Qué se pide => Transcribe literalmente el pasaje de la crónica teatral que aparece más abajo, desde "Por Virginia Ceratto" hasta "a Luciando Brindisi.", ambos incluidos.

====== Texto extraído ======

Por Virginia Ceratto

(especial para @funcinemamdq // Foto: Luciano Brindisi)

Franqueando, o corriendo la cortina, justo antes de ese telón protector, lo vi.

Minutos antes, yo salía no sin dificultad siguiendo a los espectadores de una sala llena, en una de esas salas de las que no se huye, y hay torpeza y entusiasmo. Y los comentarios ya comienzan, y hay ganas… Y entré a saludar a los actores, con esa impunidad de la que pido perdón, y que me da, o eso creí, ser aunque sea una ceniza en esa vorágine que es el medio teatral.

Entre toallitas demaquillantes y la pegajosa crema, entre enaguas sin sentido o camisetas o corpiños ya fuera de lugar, frente a un espejo fellinesco los abracé, a Jorge Taglioni, a Néstor Grotadaura, a Luciando Brindisi.

A los demás les di la mano tímida y respetuosamente, hasta que la asistente me pidió que me fuera. Ya me iba y con su sugerencia rápido.

====== Material proporcionado ======

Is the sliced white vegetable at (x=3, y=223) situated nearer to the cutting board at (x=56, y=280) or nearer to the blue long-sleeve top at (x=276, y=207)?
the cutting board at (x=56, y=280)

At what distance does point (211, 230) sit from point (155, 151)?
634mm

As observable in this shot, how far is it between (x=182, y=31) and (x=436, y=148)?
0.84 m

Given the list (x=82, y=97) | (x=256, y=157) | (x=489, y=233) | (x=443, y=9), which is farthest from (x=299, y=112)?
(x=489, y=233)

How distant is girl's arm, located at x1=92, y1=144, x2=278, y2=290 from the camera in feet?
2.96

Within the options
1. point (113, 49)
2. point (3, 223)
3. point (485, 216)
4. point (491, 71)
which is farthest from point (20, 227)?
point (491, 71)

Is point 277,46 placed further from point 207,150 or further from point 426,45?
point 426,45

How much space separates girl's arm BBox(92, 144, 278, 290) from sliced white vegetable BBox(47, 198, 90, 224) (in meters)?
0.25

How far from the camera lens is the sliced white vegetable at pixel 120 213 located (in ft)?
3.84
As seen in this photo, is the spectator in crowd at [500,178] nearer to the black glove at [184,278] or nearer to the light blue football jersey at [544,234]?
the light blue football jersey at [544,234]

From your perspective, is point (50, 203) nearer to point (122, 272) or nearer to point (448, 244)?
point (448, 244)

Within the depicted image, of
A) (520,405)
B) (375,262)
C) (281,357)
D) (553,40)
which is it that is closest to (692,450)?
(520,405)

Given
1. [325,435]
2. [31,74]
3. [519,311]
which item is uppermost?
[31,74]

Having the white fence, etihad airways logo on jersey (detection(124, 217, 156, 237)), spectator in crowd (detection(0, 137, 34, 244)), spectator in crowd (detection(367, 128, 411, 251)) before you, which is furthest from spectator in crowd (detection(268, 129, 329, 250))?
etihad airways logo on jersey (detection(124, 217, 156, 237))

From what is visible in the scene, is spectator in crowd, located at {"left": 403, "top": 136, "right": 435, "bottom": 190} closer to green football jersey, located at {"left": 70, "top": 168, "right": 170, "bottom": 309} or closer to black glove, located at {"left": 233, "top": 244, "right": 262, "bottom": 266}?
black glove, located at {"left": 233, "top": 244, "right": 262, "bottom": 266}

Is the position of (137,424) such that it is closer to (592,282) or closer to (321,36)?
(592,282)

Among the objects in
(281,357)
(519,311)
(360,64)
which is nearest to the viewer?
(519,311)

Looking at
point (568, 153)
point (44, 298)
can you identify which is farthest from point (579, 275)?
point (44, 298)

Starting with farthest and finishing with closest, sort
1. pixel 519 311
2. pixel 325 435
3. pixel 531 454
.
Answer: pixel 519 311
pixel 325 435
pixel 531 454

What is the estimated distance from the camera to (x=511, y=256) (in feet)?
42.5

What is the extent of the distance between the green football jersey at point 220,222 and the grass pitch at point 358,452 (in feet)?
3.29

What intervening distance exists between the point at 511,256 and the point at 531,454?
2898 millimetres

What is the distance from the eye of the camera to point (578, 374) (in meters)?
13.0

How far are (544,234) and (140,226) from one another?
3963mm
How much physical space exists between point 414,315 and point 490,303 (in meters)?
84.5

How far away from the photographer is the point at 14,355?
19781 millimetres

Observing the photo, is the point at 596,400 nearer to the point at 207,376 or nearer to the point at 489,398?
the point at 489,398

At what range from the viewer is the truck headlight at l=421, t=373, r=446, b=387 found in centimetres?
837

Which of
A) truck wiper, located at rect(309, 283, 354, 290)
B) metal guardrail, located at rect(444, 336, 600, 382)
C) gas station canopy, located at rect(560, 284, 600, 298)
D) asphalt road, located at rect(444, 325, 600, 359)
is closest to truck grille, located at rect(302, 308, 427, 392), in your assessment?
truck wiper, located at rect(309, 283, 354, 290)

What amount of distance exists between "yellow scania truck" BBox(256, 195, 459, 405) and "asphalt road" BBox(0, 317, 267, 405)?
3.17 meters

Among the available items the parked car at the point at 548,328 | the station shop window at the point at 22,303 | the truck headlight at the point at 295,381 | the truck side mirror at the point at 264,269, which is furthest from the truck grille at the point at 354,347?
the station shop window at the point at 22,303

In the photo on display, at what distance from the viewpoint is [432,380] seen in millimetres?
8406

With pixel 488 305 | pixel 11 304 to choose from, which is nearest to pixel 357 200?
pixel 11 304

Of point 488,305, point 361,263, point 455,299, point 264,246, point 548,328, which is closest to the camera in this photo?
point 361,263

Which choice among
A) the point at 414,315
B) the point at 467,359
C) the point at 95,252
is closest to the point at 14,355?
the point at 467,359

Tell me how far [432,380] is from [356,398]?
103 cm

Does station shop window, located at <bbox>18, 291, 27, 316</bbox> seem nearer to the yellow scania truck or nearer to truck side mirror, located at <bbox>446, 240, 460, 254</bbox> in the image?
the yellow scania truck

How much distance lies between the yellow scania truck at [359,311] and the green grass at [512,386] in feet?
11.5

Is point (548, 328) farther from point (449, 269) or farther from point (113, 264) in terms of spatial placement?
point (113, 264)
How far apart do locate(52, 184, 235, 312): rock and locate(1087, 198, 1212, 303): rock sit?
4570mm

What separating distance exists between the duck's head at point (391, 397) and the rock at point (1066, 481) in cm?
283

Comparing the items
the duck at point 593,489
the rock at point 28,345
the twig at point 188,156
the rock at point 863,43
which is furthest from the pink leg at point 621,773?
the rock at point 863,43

======

Resultado obtenido =>
Por Virginia Ceratto

(especial para @funcinemamdq // Foto: Luciano Brindisi)

Franqueando, o corriendo la cortina, justo antes de ese telón protector, lo vi.

Minutos antes, yo salía no sin dificultad siguiendo a los espectadores de una sala llena, en una de esas salas de las que no se huye, y hay torpeza y entusiasmo. Y los comentarios ya comienzan, y hay ganas… Y entré a saludar a los actores, con esa impunidad de la que pido perdón, y que me da, o eso creí, ser aunque sea una ceniza en esa vorágine que es el medio teatral.

Entre toallitas demaquillantes y la pegajosa crema, entre enaguas sin sentido o camisetas o corpiños ya fuera de lugar, frente a un espejo fellinesco los abracé, a Jorge Taglioni, a Néstor Grotadaura, a Luciando Brindisi.